Search code examples
apiobjecttensorflowdetectiontraining-data

Train Tensorflow with my own images successfully, but still have problems


I am using ubuntu 16.04, with GPU Geforce 1080, 8 GB GPU memory.

I have properly created TF-record files, and I trained the model successfully. However I still have two problems.

I did the following steps and I still have two problems, just tell me please what I am missing:-

I used VOCdevkit and I properly created two files which are:- pascal_train.record and pascal_val.record

Then,

1- From this link, I used the raccoon images, I placed them into the following directory models/object_detection/VOCdevkit/VOC2012/JPEGImages (after I deleted the previous images).

Then, I used the raccoon annotation, I placed them into the following directory models/object_detection/VOCdevkit/VOC2012/Annotation (after I deleted the previous ones).

2- I modified the models/object_detection/data/pascal_label_map.pbxt and I wrote one class name which is 'raccoon'

3- I used ssd_mobilenet_v1_pets.config. I modified it, the number of class is only one and I did not train from scratch, I used ssd_mobilenet_v1_coco_11_06_2017/model.ckpt

   fine_tune_checkpoint: "/home/jesse/abdu-py2/models/model/ssd_mobilenet_v1_coco_11_06_2017/model.ckpt"

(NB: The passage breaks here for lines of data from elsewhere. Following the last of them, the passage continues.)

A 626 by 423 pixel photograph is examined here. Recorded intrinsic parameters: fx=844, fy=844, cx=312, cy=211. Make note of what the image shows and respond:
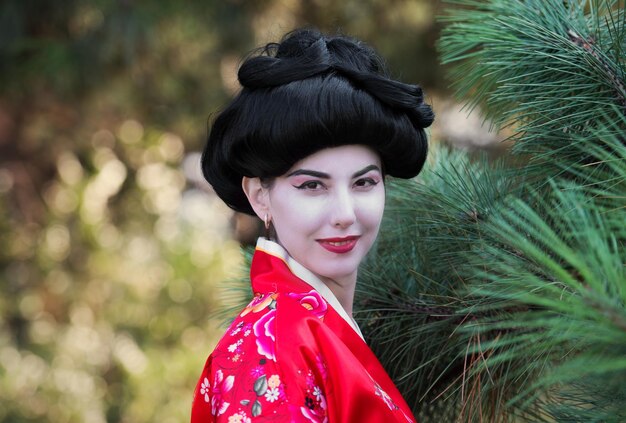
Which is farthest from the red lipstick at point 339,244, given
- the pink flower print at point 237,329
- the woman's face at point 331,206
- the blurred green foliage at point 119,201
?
the blurred green foliage at point 119,201

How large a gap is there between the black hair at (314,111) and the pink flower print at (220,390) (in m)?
0.22

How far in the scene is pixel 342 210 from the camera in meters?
0.88

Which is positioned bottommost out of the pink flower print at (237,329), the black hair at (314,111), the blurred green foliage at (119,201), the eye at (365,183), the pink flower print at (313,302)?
the blurred green foliage at (119,201)

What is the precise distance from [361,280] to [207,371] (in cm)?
22

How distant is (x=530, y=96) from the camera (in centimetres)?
83

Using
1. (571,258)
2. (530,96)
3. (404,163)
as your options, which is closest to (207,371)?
(404,163)

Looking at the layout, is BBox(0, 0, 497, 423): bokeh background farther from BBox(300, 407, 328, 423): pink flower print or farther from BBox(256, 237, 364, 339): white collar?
BBox(300, 407, 328, 423): pink flower print

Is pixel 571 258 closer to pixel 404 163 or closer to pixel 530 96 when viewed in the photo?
pixel 530 96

  from_detection_checkpoint: true

4- From this link I arrange my data structure which is like that:-

  1. models

    1.1 model

     1.1.1 ssd_mobilenet_v1_pets.config
    
     1.1.2 train
    
     1.1.3 evaluation
    
     1.1.4 ssd_mobilenet_v1_coco_11_06_2017/model.ckpt
    

    1.2 object_detection

    1.2.1 data that contains (pascal_train.record, pascal_val.record, and pascal_label_map.pbtxt)

    1.2.2 VOCdevkit

    1.2.2.1 VOC2012
    
       1.2.2.1.1 JPEGImages (my own images)
    
          1.2.2.1.2 Annotations (raccoon annotation)
          1.2.2.1.3 ImageSets
            1.2.2.1.3.1 Main (raccoon_train.txt,raccoon_val.txt,raccoon_train_val.txt)       
    

5- Now, I will train my model

(abdu-py2) jesse@jesse-System-Product-Name:~/abdu-py2/models$ python object_detection/train.py --logtostderr --pipeline_config_path=/home/jesse/abdu-py2/models/model/ssd_mobilenet_v1_pets.config --train_dir=/home/jesse/abdu-py2/models/model/train

Every thing looks fine, I created it many files like checkpoint and events.out.tfevents.1503337171 file (and others) after many thousands of training steps.

However, my two problems are:-

1- Based on this link, I can not run evaluation eval.py (for memory reason) at the same time with train.py.

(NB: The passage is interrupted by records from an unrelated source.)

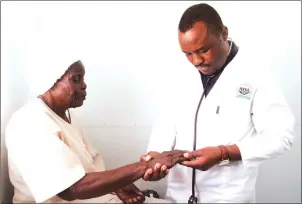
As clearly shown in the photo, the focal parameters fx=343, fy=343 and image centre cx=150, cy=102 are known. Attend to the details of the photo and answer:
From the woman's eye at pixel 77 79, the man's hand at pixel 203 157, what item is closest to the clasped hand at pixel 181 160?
the man's hand at pixel 203 157

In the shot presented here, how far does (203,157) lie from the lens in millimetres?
1152

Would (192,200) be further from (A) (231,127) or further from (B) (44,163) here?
(B) (44,163)

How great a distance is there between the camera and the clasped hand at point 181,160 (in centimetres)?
109

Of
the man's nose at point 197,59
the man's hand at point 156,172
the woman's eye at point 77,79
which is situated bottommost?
the man's hand at point 156,172

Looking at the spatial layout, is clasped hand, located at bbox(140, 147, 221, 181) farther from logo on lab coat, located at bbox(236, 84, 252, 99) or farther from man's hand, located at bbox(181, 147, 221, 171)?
logo on lab coat, located at bbox(236, 84, 252, 99)

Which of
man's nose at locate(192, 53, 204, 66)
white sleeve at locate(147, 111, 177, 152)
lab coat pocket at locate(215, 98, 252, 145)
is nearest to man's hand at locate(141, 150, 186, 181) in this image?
white sleeve at locate(147, 111, 177, 152)

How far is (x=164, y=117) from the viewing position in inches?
54.1

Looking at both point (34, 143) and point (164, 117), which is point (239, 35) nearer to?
point (164, 117)

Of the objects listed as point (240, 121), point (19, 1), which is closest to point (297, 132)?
point (240, 121)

2- I tried to use events.out.tfevents.1503337171 file that I created from training steps, but it seems it has not been created correctly.

So, I don't know where I am mistaken, I think my data structure is not correct, I tried to arrange it based on my understanding.

Thanks in advance

Edit:-

Regarding Q2/

I figured it out how to convert the events files and model.ckpt files (that I created them from training process) to inference_graph_.pb . The inference_graph_.pb could be tested later with object_detection_tutorial.ipynb. For my case I tried it, but I could not detect anything since I am mistaken somewhere during train.py process.

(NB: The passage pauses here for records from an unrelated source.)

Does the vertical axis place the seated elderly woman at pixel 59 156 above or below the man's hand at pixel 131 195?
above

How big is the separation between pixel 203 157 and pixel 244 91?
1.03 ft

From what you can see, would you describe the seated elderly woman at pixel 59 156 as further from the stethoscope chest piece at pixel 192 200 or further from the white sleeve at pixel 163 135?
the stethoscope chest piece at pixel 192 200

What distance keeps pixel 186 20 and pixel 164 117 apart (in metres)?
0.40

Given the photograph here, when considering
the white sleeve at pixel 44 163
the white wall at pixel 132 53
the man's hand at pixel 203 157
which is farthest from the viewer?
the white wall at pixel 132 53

The following steps convert the trained files to .pb files

(abdu-py2) jesse@jesse-System-Product-Name:~/abdu-py2/models$ python object_detection/export_inference_graph.py \

--input_type image_tensor  \

 --pipeline_config_path /home/jesse/abdu-py2/models/model/ssd_mobilenet_v1_pets.config \

--trained_checkpoint_prefix /home/jesse/abdu-py2/models/model/train/model.ckpt-27688 \

 --output_directory /home/jesse/abdu-py2/models/model

Solution

  • Question 1 - this is just a problem that you'll encounter because of your hardware. Once you get to a point where you'd like to a evaluate the model, just stop your training and run your eval command (it seems as though you've successfully evaluated your model, so you know the command). It will provide you a some metrics for the most recent model checkpoint. You can iterate through this process until you're comfortable with the performance of your model.

    Question 2 - These event files are used as input into Tensorboard. The events files are in binary format, thus are not human readable. Start a Tensorboard application while your model is training and/or evaluating. To do so, run something like this:

    tensorboard --logdir=train:/home/grasp001/abdu-py2/models/object_detection/train1/train,eval:/home/grasp001/abdu-py2/models/object_detection/train1/eval

    Once you have Tensorboard running, use your web browser to navigate to localhost:6006 to check out your metrics. You can use this during training as well to monitor loss and other metrics for each step of training.